Network Security: Firewalls, VPNs, and Threat Detection

Firewalls

Firewalls control network traffic based on rules. They range from simple packet filters to application-aware systems.

# Packet Filtering (Layer 3/4):
# - Inspects: source/destination IP, port, protocol
# - Stateless: each packet evaluated independently
# - Fast, but can't detect session-based attacks
# - Example: AWS Security Groups, iptables

# Stateful Inspection (Layer 4):
# - Tracks connection state (SYN, established, FIN)
# - Only allows packets that belong to established sessions
# - Can detect half-open connection attacks

# Next-Generation Firewall (NGFW, Layer 7):
# - Deep packet inspection (reads content)
# - Application awareness (block Zoom, allow Slack)
# - Intrusion prevention, SSL inspection
# - User identity awareness
# - Example: Palo Alto, Cisco Firepower

# Web Application Firewall (WAF):
# - Layer 7, specifically for HTTP/HTTPS
# - Blocks: XSS, SQL injection, CSRF, rate limiting
# - Example: AWS WAF, Cloudflare WAF

IDS vs IPS

Intrusion Detection Systems detect attacks. Intrusion Prevention Systems detect AND block them.

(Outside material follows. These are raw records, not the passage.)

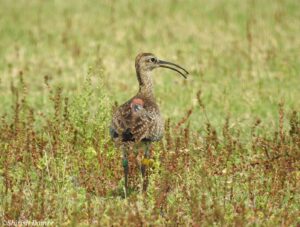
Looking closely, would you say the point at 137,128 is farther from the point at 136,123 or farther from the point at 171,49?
the point at 171,49

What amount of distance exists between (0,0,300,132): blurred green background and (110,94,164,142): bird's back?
3.07m

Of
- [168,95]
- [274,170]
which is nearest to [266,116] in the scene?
[168,95]

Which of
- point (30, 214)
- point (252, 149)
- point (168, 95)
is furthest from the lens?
point (168, 95)

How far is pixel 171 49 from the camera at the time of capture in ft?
57.2

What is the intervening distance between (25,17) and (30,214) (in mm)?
12694

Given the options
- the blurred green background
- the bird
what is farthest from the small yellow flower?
the blurred green background

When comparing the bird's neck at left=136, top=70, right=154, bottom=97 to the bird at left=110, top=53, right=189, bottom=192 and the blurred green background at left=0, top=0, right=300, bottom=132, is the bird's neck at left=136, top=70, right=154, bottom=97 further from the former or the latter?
the blurred green background at left=0, top=0, right=300, bottom=132

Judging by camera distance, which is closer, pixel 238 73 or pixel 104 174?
pixel 104 174

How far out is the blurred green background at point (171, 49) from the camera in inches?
545

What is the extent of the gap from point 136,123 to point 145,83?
1.47 metres

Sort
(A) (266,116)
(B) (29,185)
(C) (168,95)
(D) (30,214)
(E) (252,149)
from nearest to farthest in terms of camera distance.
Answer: (D) (30,214) < (B) (29,185) < (E) (252,149) < (A) (266,116) < (C) (168,95)

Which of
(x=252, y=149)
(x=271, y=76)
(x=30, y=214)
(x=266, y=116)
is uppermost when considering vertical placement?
(x=271, y=76)

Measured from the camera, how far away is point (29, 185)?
8906 mm

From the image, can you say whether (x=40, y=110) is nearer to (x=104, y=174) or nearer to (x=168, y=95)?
(x=168, y=95)
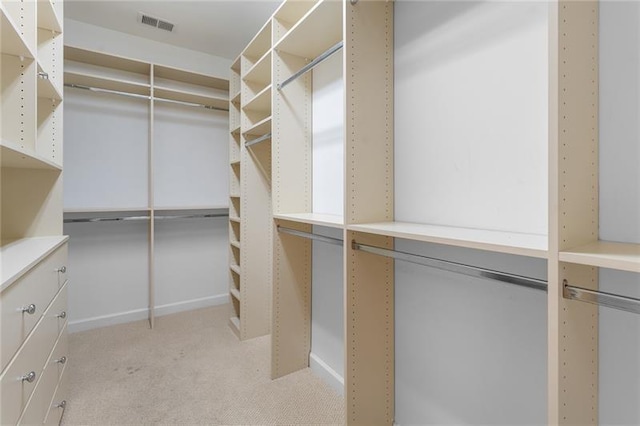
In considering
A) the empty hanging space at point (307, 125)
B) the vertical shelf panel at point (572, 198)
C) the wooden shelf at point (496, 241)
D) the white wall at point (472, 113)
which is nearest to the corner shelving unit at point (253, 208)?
the empty hanging space at point (307, 125)

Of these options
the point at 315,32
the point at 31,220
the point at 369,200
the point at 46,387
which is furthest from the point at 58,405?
the point at 315,32

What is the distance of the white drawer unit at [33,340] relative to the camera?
0.93 meters

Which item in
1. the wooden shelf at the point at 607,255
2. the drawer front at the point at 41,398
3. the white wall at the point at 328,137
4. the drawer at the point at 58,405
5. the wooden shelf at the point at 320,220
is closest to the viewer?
the wooden shelf at the point at 607,255

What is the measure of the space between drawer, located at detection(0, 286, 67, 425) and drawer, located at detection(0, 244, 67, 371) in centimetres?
4

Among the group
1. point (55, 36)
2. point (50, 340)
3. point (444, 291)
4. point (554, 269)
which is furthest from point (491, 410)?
point (55, 36)

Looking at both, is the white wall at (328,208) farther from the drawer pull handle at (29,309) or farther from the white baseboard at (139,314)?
the white baseboard at (139,314)

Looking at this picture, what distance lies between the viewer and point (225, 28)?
9.43 feet

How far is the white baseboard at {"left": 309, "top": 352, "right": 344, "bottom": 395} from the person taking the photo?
2.00 m

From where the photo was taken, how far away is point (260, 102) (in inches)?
101

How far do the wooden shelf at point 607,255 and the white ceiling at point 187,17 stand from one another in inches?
103

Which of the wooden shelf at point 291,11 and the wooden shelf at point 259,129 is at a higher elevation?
the wooden shelf at point 291,11

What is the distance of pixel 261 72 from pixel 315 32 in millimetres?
810

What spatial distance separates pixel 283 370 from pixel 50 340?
4.28 feet

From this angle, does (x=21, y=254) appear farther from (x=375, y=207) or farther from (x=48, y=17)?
(x=375, y=207)
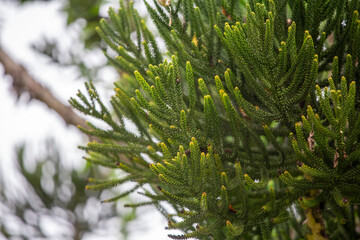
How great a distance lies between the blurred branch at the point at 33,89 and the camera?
187 cm

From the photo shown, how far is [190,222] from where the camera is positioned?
0.86 meters

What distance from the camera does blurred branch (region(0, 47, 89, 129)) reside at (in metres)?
1.87

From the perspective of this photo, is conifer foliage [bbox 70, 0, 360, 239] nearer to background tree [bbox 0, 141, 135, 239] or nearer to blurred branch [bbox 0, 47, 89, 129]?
blurred branch [bbox 0, 47, 89, 129]

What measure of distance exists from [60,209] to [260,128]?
2.26 m

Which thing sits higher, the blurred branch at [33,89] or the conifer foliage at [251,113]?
the blurred branch at [33,89]

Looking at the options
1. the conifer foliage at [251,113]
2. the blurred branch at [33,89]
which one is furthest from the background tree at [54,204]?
the conifer foliage at [251,113]

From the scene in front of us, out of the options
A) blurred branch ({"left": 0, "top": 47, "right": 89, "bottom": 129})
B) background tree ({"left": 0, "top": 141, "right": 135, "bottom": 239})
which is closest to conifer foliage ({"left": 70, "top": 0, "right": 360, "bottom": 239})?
blurred branch ({"left": 0, "top": 47, "right": 89, "bottom": 129})

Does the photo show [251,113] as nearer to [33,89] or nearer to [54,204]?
[33,89]

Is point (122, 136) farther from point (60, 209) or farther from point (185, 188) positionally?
point (60, 209)

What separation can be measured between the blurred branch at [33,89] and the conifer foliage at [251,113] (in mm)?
778

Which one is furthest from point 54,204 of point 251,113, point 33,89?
point 251,113

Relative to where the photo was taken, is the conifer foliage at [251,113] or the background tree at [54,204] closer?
the conifer foliage at [251,113]

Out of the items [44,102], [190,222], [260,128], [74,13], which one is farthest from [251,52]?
[74,13]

# IDS (Intrusion Detection System):
# - Monitors and ALERTS on suspicious activity
# - Passive — does not block traffic
# - Can be out-of-band (copy of traffic)
# - Lower risk of false positives blocking legitimate traffic

# IPS (Intrusion Prevention System):
# - Monitors and BLOCKS suspicious activity
# - Inline — sits in traffic path
# - Can disrupt legitimate traffic if misconfigured
# - Higher security than IDS

# Detection methods:
# Signature-based: matches known attack patterns (fast, misses new attacks)
# Anomaly-based: detects deviations from baseline (catches new attacks, more false positives)
# Behaviour-based: detects unusual user/system behaviour

# Placement:
# NIDS/NIPS: monitors network traffic
# HIDS/HIPS: monitors individual host (processes, files, logs)

VPN types

VPNs create encrypted tunnels for secure communication.

# Site-to-Site VPN:
# - Connects two networks (office to data centre)
# - Always-on tunnel between gateways
# - Users don't need to do anything

# Remote Access VPN:
# - Connects individual user to corporate network
# - User installs VPN client, connects on demand
# - Example: OpenVPN, Cisco AnyConnect

# SSL/TLS VPN:
# - Uses standard HTTPS (port 443)
# - Often browser-based, no client required
# - Less likely to be blocked by firewalls

# IPSec:
# - Protocol suite for securing IP communications
# - Used in most site-to-site VPNs
# - Two modes:
#   Transport: encrypts payload only
#   Tunnel: encrypts entire IP packet (includes headers)

# Split tunneling:
# - Only corporate traffic through VPN
# - Internet traffic goes directly
# - Less bandwidth on VPN, lower security

Network segmentation and Zero Trust

Segmentation limits lateral movement after a breach. Zero Trust assumes the network is already compromised.

# Network Segmentation:
# - Divide network into zones/segments
# - Limit traffic between segments with firewalls
# - If one segment is compromised, attacker can't freely move
# - Example: put database on separate VLAN from web servers

# DMZ (Demilitarised Zone):
# - Network between internet and internal network
# - Public-facing servers (web, email) placed here
# - Internet → DMZ allowed
# - DMZ → Internal network restricted

# Zero Trust principles:
# "Never trust, always verify"
# 1. Verify every user and device (even internal)
# 2. Least privilege access
# 3. Assume breach — segment and monitor
# 4. Verify explicitly (MFA, device health, location)
# 5. Encrypt all traffic (east-west, not just north-south)

Exam tip

IDS vs IPS is always tested: IDS detects/alerts, IPS detects/blocks. Also know DMZ: the zone for public-facing servers, behind a firewall from the internet but in front of a firewall from internal systems.